=== Задание 1 ===
Определите, соответствуют ли разделу документа утверждения (а), (б) и (в). Для каждого ответьте «да» или «нет» и приведите точную цитату, которая это подтверждает. (а) Интервью Валерия Фалькова вышло в газете «Коммерсантъ» 2 июня 2022 года. (б) Владимир Путин говорил о возможности сменить направление обучения после третьего курса. (в) Новые ограничения в образовании следует вводить как можно быстрее.
=== Задание 2 ===
Ответьте по разделу документа, где и когда Владимир Путин высказал тезис о том, что студенту нужно дать возможность сменить направление обучения.
=== Задание 3 ===
Переведите на английский язык следующее предложение из раздела документа: «Представляется, что к введению новых регуляций и ограничений в области образования надо подходить очень взвешенно и осмотрительно».

=== Раздел документа ===

Чем же может быть новая российская система образования? Что мы можем сделать сейчас, чтобы учесть ошибки старых подходов и не допустить новых? Известно, что в условиях ограниченности ресурсов надо максимально использовать то, что уже сделано, чтобы проводить трансформацию и реформу на твердом фундаменте уже работающей системы, не разрушая сделанного, а созидая на его основе новую конструкцию. Иногда, новое — это хорошо забытое старое. Возможно, надо вернуться к истокам — к классической модели Гумбольдского университета с его академическим свободам и тесной связью науки и образования, но при этом не забывать тот путь, который прошла российская система образования на пути Болонской трансформации, и тех успехов, которых она достигла на этом пути. Среди наиболее значимых инноваций — это эффективно выстраиваемая система индивидуальных образовательных маршрутов, которые основываются как на потребностях и способностях студента, так и на запросах общества и экономики, позволяя быстро и безболезненно перестраивать образовательный процесс совместно усилиями студента и университета. Увеличение гибкости образовательного маршрута в новой российской образовательной системе, включая моделирование этапности (2 2 2, 2 1 2, 1 2 2 и т. д.), позволит динамично реагировать на быстрые изменения рынка труда, появления новых профессий и потребности студента и общества. В связи с этим вспомним тезис президента Владимира Путина о необходимости дать студенту возможность выбора нового направления или программы обучения уже после второго курса, высказанный в послании Федеральному собранию от 15 января 2020 г.

2 июня 2022 года в газете «Коммерсантъ» вышло программное интервью министра образования и науки Валерия Фалькова об отказе от Болонской системы и видении Министерством собственной «уникальной» модели высшего образования. Министр считает необходимым «навести порядок» в системе магистратуры, чтобы бакалавры могли выбирать только «профильно близкие» направления. Это вызывает опасения в утрате гибкости системы подготовки кадров для быстро меняющейся экономики. Например, уже упомянутые выше «математика» и «экономика», очевидно, относятся к разным группам специальностей. Но современная экономика невозможна без математических методов, искусственного интеллекта и анализа больших данных, и часто проще и эффективнее дать специалиста-математику или программисту дополнительные экономические знания в рамках магистратуры, чем учить классического экономиста высшей математике. Не утратим ли мы гибкости, вводя дополнительные запреты? Представляется, что к введению новых регуляций и ограничений в области образования надо подходить очень взвешенно и осмотрительно. Вопрос быстрее лежит в области вступительных испытаний, когда поступающий на следующую ступень образования должен продемонстрировать достаточный набор компетенций для возможности обучения в новой для него области.

=== Выдержка из данных ===
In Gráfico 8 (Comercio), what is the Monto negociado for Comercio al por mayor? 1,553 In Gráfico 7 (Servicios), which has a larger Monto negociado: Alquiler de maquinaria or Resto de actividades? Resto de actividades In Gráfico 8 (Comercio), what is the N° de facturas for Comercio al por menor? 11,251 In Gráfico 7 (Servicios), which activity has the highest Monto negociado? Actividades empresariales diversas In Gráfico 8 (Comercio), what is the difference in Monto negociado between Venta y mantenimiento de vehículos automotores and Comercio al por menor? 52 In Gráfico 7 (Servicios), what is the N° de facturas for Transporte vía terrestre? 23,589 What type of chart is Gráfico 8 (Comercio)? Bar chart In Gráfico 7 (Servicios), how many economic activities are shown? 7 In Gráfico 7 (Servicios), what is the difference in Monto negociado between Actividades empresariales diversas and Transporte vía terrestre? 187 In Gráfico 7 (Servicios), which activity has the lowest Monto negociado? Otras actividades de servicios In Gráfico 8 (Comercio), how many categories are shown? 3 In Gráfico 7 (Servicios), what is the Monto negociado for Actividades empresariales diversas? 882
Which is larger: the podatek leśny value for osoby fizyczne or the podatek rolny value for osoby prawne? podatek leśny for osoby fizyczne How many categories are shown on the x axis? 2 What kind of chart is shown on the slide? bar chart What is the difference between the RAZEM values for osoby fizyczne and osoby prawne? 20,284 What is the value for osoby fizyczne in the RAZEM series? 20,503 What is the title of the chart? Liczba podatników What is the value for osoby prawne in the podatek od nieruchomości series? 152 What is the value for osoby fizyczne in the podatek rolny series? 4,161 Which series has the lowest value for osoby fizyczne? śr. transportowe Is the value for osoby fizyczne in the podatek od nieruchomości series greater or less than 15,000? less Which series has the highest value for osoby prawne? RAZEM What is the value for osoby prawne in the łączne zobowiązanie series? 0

=== Ответ на задание 1 ===
(а) Да: «2 июня 2022 года в газете «Коммерсантъ» вышло программное интервью министра образования и науки Валерия Фалькова».
(б) Нет: «дать студенту возможность выбора нового направления или программы обучения уже после второго курса».
(в) Нет: «к введению новых регуляций и ограничений в области образования надо подходить очень взвешенно и осмотрительно».

=== Ответ на задание 2 ===
В послании Федеральному собранию от 15 января 2020 г.

=== Ответ на задание 3 ===
It appears that the introduction of new regulations and restrictions in education should be approached very judiciously and cautiously.